* **Set of tasks**:
[1] Answer these questions about the thread on Simpson's paradox:
(a) Which two variables does the 2-variables version of the Z3 program cover?
(b) According to the quoted passage from Ellenberg, what does Simpson's paradox insist that we keep in mind at once?
(c) What does the commenter oh_my_goodness say they are disappointed to see?
[2] Retype the part of the thread on Simpson's paradox that opens with the words containing "For pedagogues and" and closes with "Everything Else (2021)".

* **Passage to read**:
******
Biggest trap of Simpson's paradox is the results can change with every level of ...

TheMrZZ · on Aug 12, 2024

To add some proofs to my answer, I actually coded a Z3 program to prove it! The 3-variables version takes too long to resolve, but I got results for the 2-variables version (tumor size + gender):

Results can be found in this GSheet: https://docs.google.com/spreadsheets/d/1tsBhElTgXjVTeas8quar...

Code is here: https://gist.github.com/TheMrZZ/c33927ca2cc917997a67d7f84b82...

I'm currently running the 3-variables version, hopefully I'll get results this afternoon.

We can clearly see the same problems that arise in the 1-variable Simpson's paradox (widely different population sizes).

Narhem · on Aug 11, 2024

Like Tumors are higher dimensional objects than what human brains are trained to perceive.

gradschoolfail · on Aug 12, 2024

For pedagogues and practitioners alike: there is a subtle connection between Simpson’s paradox and the wild geometry of relative entropy. This might be partly why effect sizes are also contentious.

Besides Ellenberg’s mind-altering discussion of that link[1], see hints on the second page of:

https://www.qeios.com/read/XB1N2A/pdf

[1] "[the point of Simpson’s paradox] isn't really to tell us which viewpoint to take but to insist that we keep both the parts and the whole in mind at once."

Ellenberg, from Shape: The Hidden Geometry of Information, Biology, Strategy, Democracy, and Everything Else (2021)

oh_my_goodness · on Aug 11, 2024

If the previous comment is right, then this one is plainly also true in some sense. I'm disappointed to see downvotes.

TheMrZZ · on Aug 12, 2024

> If the previous comment is right

I actually coded a Z3 program to prove it! The 3-variables version takes too long to resolve, but I got results for the 2-variables version (tumor size + gender):

Results can be found in this GSheet: https://docs.google.com/spreadsheets/d/1tsBhElTgXjVTeas8quar...
******
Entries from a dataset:
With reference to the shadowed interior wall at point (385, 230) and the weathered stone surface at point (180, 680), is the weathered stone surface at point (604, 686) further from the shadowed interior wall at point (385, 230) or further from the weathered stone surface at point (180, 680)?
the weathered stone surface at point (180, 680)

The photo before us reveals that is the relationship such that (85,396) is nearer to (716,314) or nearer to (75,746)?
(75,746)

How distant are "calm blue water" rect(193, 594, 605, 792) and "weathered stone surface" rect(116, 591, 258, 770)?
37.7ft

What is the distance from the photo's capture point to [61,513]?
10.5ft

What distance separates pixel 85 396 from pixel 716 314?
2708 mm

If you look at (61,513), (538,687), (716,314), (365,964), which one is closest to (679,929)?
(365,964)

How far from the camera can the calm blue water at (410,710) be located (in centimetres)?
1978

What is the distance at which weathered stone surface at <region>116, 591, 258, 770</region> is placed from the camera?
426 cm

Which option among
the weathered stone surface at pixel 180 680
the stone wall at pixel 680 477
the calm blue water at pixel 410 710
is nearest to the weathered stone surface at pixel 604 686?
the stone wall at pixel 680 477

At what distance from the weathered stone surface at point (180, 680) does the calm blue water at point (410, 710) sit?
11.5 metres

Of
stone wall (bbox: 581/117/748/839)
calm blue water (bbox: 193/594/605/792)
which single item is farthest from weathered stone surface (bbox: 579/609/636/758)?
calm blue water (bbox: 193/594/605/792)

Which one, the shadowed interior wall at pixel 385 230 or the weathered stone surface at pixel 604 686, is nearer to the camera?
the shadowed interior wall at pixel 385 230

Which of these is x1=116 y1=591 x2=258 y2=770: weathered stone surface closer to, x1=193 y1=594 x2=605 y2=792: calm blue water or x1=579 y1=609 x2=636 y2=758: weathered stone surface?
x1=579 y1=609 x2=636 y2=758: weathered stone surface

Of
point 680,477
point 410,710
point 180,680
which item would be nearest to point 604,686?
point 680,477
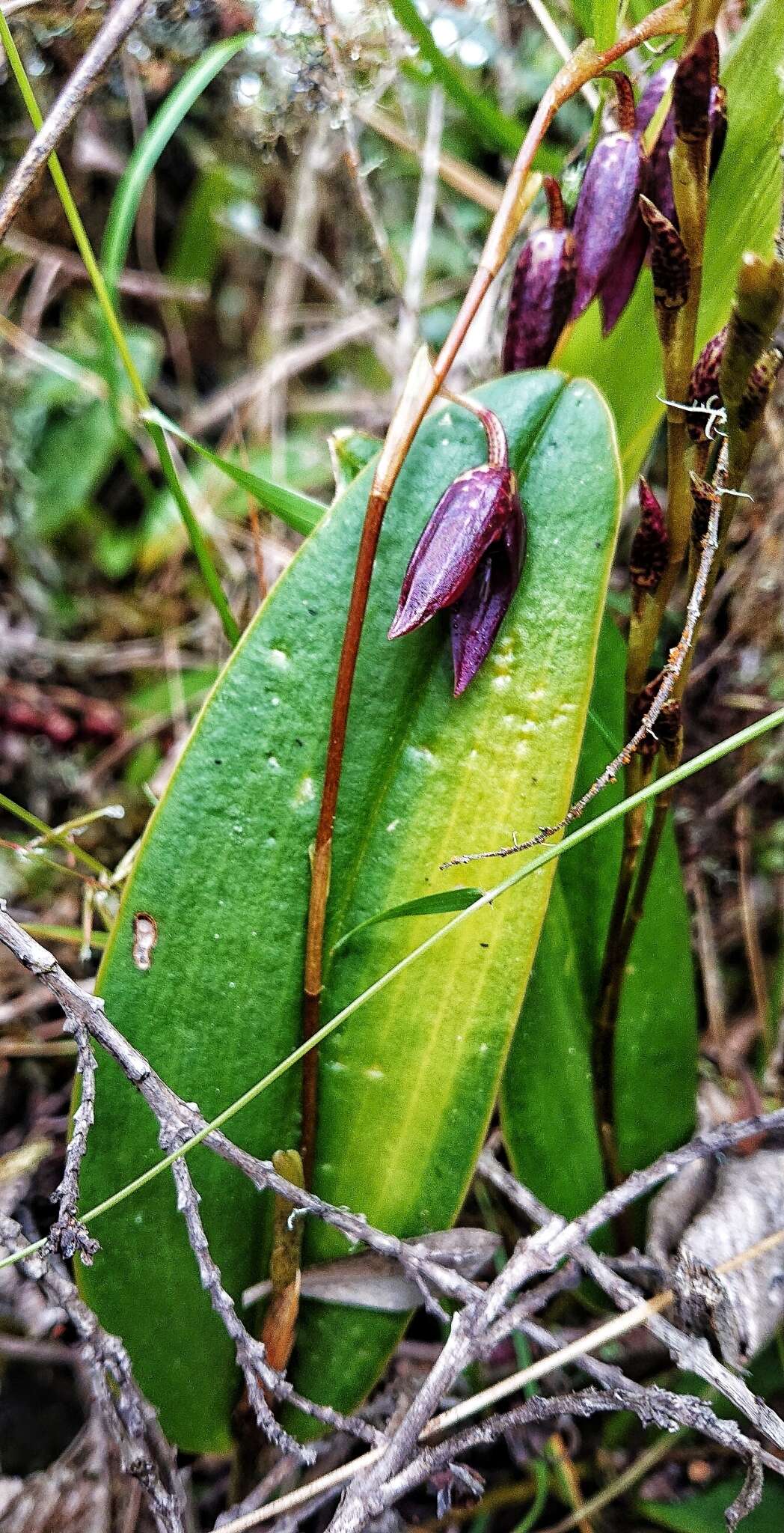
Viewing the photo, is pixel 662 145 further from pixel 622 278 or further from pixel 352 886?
pixel 352 886

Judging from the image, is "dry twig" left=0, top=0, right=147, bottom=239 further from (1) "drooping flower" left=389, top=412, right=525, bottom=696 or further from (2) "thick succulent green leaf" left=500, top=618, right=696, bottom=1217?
(2) "thick succulent green leaf" left=500, top=618, right=696, bottom=1217

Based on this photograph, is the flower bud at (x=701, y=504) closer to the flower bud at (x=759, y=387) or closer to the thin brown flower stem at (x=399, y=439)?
the flower bud at (x=759, y=387)

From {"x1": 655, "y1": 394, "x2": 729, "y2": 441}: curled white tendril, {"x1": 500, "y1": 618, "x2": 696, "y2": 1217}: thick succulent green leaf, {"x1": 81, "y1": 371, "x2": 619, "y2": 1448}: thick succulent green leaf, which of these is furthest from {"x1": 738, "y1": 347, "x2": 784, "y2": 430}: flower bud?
{"x1": 500, "y1": 618, "x2": 696, "y2": 1217}: thick succulent green leaf

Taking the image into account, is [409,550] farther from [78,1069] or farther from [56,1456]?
[56,1456]

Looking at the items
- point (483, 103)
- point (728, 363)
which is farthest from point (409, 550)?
point (483, 103)

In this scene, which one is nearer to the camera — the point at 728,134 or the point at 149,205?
the point at 728,134

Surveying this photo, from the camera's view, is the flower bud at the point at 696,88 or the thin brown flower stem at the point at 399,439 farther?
the thin brown flower stem at the point at 399,439

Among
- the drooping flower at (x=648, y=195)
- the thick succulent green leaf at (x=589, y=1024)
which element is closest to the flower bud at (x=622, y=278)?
the drooping flower at (x=648, y=195)
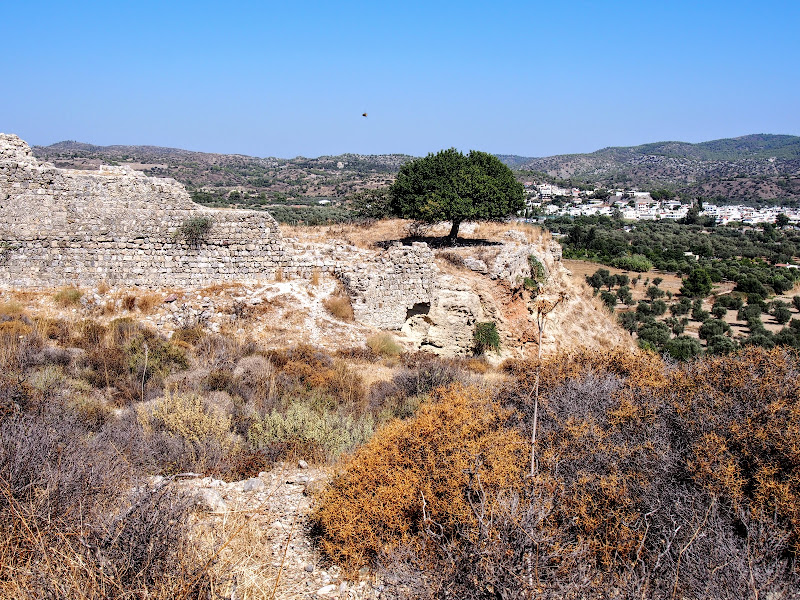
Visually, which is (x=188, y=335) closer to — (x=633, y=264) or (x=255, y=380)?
(x=255, y=380)

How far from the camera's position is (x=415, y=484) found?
4.70 meters

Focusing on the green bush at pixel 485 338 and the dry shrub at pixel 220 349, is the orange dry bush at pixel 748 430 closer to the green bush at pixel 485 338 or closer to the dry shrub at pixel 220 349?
the green bush at pixel 485 338

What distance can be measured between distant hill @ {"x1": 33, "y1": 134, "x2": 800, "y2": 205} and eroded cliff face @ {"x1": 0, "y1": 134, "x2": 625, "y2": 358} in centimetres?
2634

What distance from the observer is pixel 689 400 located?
539cm

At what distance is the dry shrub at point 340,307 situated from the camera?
1315 cm

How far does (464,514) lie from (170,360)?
7.51m

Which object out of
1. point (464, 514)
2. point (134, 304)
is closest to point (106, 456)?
point (464, 514)

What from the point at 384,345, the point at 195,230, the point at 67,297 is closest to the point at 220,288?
the point at 195,230

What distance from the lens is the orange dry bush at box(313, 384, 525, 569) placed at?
436cm

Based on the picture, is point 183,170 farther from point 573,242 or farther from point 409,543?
point 409,543

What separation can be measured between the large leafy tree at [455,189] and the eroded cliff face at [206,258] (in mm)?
2230

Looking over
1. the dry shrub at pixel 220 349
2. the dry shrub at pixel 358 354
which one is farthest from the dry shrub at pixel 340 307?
the dry shrub at pixel 220 349

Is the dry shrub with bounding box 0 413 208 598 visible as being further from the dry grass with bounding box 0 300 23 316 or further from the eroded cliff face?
the eroded cliff face

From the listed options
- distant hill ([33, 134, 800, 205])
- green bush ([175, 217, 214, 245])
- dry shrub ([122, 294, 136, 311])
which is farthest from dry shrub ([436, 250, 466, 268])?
distant hill ([33, 134, 800, 205])
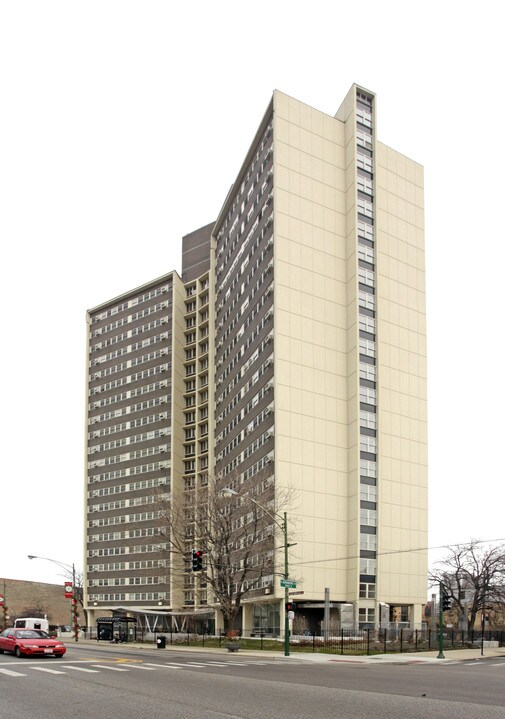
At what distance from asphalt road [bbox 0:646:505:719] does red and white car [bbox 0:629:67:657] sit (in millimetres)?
8555

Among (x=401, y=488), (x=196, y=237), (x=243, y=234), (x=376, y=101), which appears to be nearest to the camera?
(x=401, y=488)

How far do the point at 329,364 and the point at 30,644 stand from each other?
59353mm

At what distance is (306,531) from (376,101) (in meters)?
55.3

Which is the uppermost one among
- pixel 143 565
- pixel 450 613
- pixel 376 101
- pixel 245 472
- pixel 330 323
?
pixel 376 101

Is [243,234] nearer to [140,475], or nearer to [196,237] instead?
[196,237]

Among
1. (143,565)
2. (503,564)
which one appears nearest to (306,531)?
(503,564)

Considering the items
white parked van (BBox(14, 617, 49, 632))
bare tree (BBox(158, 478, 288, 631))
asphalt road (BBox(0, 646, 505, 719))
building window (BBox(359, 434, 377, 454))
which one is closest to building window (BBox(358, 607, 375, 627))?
bare tree (BBox(158, 478, 288, 631))

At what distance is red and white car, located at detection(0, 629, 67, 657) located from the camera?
113 feet

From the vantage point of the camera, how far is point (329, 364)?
3526 inches

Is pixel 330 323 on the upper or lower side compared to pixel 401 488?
upper

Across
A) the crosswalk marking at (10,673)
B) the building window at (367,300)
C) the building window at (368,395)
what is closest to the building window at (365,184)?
the building window at (367,300)

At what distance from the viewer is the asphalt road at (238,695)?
49.1 ft

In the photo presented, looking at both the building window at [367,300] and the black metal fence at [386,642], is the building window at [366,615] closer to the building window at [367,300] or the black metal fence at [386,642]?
the black metal fence at [386,642]

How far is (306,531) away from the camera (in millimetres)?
82500
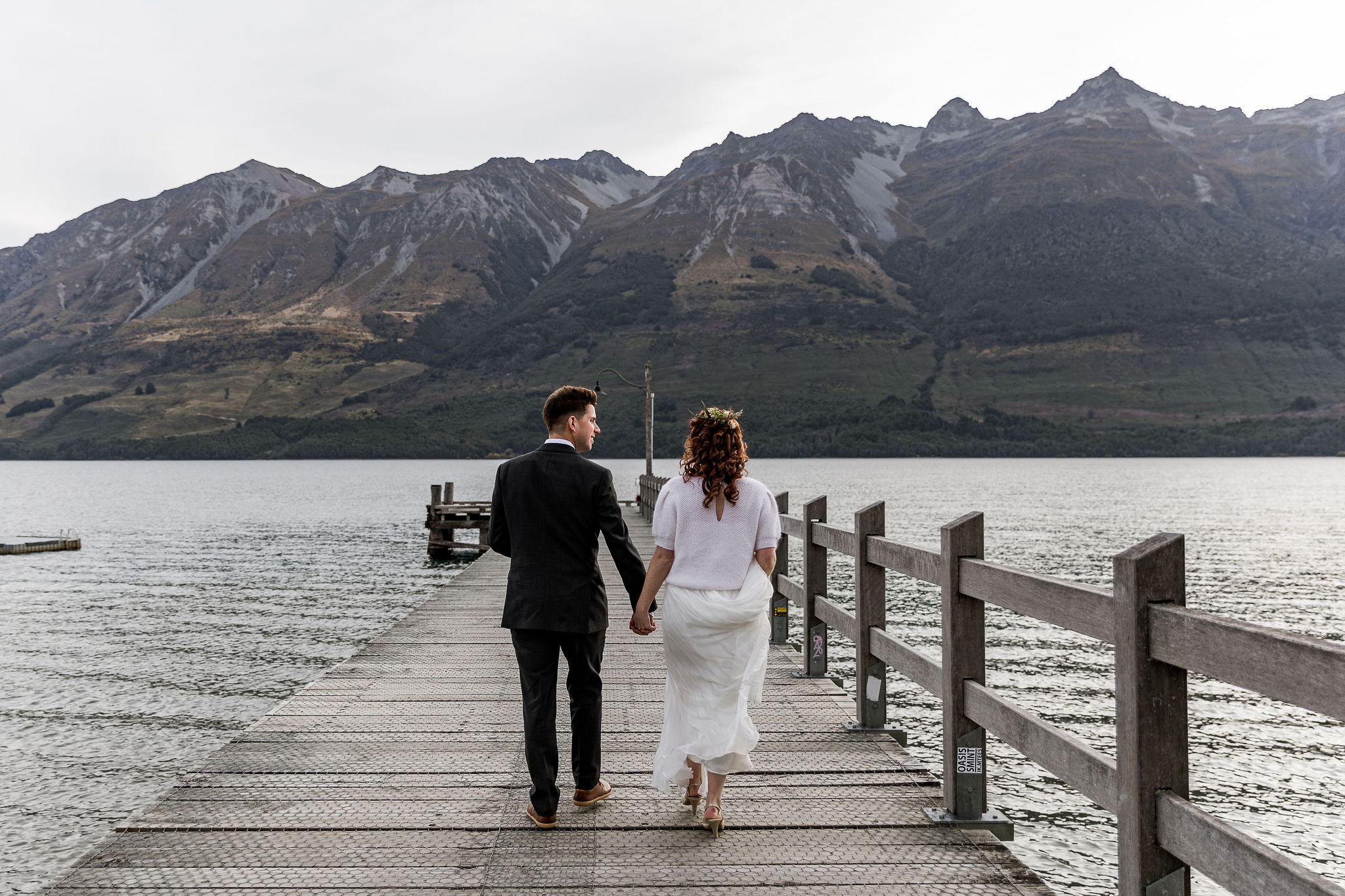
******
* **Per-task outputs**:
[1]
(a) Tumor size and gender.
(b) Both the parts and the whole.
(c) Downvotes.

[2]
For pedagogues and practitioners alike: there is a subtle connection between Simpson’s paradox and the wild geometry of relative entropy. This might be partly why effect sizes are also contentious.

Besides Ellenberg’s mind-altering discussion of that link[1], see hints on the second page of:

https://www.qeios.com/read/XB1N2A/pdf

[1] "[the point of Simpson’s paradox] isn't really to tell us which viewpoint to take but to insist that we keep both the parts and the whole in mind at once."

Ellenberg, from Shape: The Hidden Geometry of Information, Biology, Strategy, Democracy, and Everything Else (2021)